Question: We want to know if you can tell us what old cartoon featured the turtle that would spin and say, "Help me Mr. Wizard!" We have been trying to figure this out for years. Thanks. — Janelle W., Boise, Idaho

Televisionary: So would it be presumptuous of me to say this is your way of saying, "Help me, Mr. Televisionary?" Then help you I shall.

The character in question is Tooter Turtle, a dreamer who, pardon the expression, wanted to come out of his shell and go on wondrous adventures. His pal Wizard the Lizard fulfilled his request and made his fantasies come true until, inevitably, Tooter got in a jam and cried out for a return to normalcy. The lesson, for those of you who seek to learn from this column, was that you're better off accepting your true self rather than chasing some imagined identity. Or, as Mr. Wizard would say at the end of each episode, "Be what you is and not what you is not. Folks that do this is the happiest lot." (Luckily, Tooter never remembered that bit of wisdom, which would've put an end to his foolish wanderings.)
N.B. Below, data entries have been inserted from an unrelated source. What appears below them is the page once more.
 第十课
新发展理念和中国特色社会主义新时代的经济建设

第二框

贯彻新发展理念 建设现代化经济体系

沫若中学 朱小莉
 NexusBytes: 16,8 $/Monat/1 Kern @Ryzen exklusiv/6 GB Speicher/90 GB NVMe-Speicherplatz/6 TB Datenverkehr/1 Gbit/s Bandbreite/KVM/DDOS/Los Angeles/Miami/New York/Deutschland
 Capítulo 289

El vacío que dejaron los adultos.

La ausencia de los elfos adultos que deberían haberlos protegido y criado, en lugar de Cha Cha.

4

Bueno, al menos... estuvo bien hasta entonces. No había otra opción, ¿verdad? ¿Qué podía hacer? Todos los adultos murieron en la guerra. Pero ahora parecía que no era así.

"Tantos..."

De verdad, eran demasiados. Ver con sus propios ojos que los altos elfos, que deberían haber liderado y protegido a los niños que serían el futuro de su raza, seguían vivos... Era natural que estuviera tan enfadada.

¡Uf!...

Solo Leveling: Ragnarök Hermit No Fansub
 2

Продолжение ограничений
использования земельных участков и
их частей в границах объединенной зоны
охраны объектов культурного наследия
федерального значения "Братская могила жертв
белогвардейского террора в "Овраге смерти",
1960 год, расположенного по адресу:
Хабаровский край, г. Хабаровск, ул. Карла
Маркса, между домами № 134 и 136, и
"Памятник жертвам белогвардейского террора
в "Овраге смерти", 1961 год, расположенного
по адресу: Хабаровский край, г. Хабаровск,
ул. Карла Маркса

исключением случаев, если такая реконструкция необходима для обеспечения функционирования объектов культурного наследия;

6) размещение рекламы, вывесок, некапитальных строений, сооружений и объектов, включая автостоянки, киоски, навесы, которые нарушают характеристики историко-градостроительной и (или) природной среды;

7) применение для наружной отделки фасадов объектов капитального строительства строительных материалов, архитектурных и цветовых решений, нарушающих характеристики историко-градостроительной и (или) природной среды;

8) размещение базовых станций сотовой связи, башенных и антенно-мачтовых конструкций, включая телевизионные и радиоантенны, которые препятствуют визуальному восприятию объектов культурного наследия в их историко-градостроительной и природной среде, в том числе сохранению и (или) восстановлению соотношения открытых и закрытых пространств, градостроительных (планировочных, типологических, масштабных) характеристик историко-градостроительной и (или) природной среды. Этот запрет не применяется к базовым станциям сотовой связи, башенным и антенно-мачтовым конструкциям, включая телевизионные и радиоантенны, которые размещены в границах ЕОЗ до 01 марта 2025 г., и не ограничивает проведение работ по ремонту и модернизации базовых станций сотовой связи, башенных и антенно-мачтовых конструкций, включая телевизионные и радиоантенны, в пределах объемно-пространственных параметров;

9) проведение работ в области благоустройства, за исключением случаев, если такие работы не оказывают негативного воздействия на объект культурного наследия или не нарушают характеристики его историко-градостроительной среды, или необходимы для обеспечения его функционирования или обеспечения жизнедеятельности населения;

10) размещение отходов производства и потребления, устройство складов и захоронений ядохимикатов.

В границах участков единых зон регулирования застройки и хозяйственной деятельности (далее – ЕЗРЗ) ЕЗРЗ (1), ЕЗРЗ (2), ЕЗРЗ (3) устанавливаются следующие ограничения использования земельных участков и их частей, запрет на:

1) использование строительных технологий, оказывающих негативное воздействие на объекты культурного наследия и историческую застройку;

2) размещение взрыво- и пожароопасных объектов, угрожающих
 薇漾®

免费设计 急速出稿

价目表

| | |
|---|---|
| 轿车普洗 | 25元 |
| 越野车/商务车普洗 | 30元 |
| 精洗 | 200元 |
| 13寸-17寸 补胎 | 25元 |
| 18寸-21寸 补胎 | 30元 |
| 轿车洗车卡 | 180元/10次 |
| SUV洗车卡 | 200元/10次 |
Tooter Turtle was just one of the characters to appear on the animated King Leonardo and His Short Subjects, which also featured the titular king and his able skunk aide, Odie Colognie, as well as The Hunter, a gumshoe bloodhound forever chasing his quarry (who else?), The Fox. The show premiered in 1960 on NBC. In 1964 its characters became part of Underdog, which was created by the same studio, and that show hopscotched around the dial (remember that expression?) throughout the '60s and early '70s, jumping from NBC to CBS and then back again while also making a move into syndication. Joining the king and his pals under the Underdog banner were such cartoon legends as Klondike Kat, Tennessee Tuxedo, Commander McBragg and The Go Go Gophers.